= 課題内容 =
運送業DXについての掲載文から、「国土交通省「最近の物流政策に」から「題を解決することが目的です。」までを、両端の語句も含めてそのまま書き写してください。

= 掲載文 =
**********

運送業のホワイト化推進ナビ » まだ大丈夫ではもう遅い!運送業界のDX化で業務改善

まだ大丈夫ではもう遅い!
運送業界のDX化で業務改善

ここでは点呼管理や車両台帳など代表的な運送業の業務内容を整理。それぞれどのような課題があり今度どうなることが予想されるのかをまとめました。また各業務をデジタル化することのメリットについてもご紹介します。

そもそも運送業DXとは

国土交通省「最近の物流政策について」という資料によると、運送業DXは「機械化・デジタル化を通じて物流のこれまでの在り方を変革すること」と定義されています。(参照元:https://www.mlit.go.jp/common/001388194.pdf)
ドローン配送や自動運航船、倉庫内作業の自動化といった「機械化」とAIなどの技術を連携させることで、情報やコストを可視化した業務プロセスを標準化。業務の効率化を図り、物流業界が直面している課題を解決することが目的です。

**********

= 行一覧 =
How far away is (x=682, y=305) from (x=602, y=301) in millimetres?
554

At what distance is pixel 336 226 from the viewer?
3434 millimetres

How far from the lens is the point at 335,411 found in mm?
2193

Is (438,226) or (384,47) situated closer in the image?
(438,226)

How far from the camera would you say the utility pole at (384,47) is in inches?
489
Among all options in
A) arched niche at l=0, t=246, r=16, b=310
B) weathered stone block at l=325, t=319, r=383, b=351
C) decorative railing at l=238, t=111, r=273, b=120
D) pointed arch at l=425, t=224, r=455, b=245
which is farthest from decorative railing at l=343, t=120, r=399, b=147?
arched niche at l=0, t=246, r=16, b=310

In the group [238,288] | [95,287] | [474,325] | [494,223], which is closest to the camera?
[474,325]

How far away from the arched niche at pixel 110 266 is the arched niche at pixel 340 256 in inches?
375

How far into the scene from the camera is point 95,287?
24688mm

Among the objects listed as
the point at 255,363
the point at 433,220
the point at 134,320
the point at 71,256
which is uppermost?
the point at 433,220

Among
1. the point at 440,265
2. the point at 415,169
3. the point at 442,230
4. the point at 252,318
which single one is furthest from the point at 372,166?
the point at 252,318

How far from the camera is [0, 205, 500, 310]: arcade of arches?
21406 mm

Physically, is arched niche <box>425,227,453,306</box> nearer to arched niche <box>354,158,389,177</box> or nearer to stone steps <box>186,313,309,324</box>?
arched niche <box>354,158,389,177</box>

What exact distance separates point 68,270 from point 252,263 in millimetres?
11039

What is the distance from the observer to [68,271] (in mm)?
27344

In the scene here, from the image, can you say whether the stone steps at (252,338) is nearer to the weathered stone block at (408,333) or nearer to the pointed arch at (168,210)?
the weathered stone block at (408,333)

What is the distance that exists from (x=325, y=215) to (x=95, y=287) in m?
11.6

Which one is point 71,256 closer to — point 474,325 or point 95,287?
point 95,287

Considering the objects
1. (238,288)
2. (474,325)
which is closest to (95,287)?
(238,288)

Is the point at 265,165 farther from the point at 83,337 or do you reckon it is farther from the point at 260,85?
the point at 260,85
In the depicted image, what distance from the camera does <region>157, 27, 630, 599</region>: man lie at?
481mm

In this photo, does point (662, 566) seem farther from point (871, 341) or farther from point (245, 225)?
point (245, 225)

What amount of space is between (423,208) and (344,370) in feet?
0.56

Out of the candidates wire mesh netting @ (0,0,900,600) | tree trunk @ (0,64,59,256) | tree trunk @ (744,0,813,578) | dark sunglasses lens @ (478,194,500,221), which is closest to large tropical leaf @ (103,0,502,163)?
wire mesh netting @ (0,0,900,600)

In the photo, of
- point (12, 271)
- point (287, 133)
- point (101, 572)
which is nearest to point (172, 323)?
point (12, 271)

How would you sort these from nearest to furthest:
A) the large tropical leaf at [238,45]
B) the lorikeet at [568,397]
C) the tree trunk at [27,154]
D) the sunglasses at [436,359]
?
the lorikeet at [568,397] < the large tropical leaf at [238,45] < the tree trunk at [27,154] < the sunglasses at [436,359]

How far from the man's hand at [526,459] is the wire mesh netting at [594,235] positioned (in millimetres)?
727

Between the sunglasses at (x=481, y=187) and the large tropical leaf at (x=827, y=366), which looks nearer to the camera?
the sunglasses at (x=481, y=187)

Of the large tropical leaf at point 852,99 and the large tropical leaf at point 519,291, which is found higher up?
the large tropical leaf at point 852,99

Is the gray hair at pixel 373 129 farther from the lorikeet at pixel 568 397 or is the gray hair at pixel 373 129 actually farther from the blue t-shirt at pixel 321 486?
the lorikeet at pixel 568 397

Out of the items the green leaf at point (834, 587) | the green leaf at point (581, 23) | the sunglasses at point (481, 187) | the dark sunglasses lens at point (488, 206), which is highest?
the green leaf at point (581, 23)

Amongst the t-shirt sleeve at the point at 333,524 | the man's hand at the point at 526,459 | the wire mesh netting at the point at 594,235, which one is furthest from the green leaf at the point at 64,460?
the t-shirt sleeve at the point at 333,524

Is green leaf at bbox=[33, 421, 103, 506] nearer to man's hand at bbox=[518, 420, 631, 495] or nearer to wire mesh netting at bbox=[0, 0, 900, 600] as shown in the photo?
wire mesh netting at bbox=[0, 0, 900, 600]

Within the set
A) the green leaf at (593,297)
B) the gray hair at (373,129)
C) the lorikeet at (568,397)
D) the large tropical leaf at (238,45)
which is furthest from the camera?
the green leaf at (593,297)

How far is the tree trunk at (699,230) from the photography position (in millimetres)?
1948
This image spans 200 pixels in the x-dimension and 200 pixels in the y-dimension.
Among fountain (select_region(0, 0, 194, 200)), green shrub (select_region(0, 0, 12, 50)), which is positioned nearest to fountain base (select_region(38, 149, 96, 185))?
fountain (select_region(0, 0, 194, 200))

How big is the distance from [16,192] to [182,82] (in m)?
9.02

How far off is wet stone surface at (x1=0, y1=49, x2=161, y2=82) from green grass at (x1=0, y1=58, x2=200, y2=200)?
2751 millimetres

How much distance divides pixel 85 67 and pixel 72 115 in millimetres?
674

**********

= 解答 =
国土交通省「最近の物流政策について」という資料によると、運送業DXは「機械化・デジタル化を通じて物流のこれまでの在り方を変革すること」と定義されています。(参照元:https://www.mlit.go.jp/common/001388194.pdf)
ドローン配送や自動運航船、倉庫内作業の自動化といった「機械化」とAIなどの技術を連携させることで、情報やコストを可視化した業務プロセスを標準化。業務の効率化を図り、物流業界が直面している課題を解決することが目的です。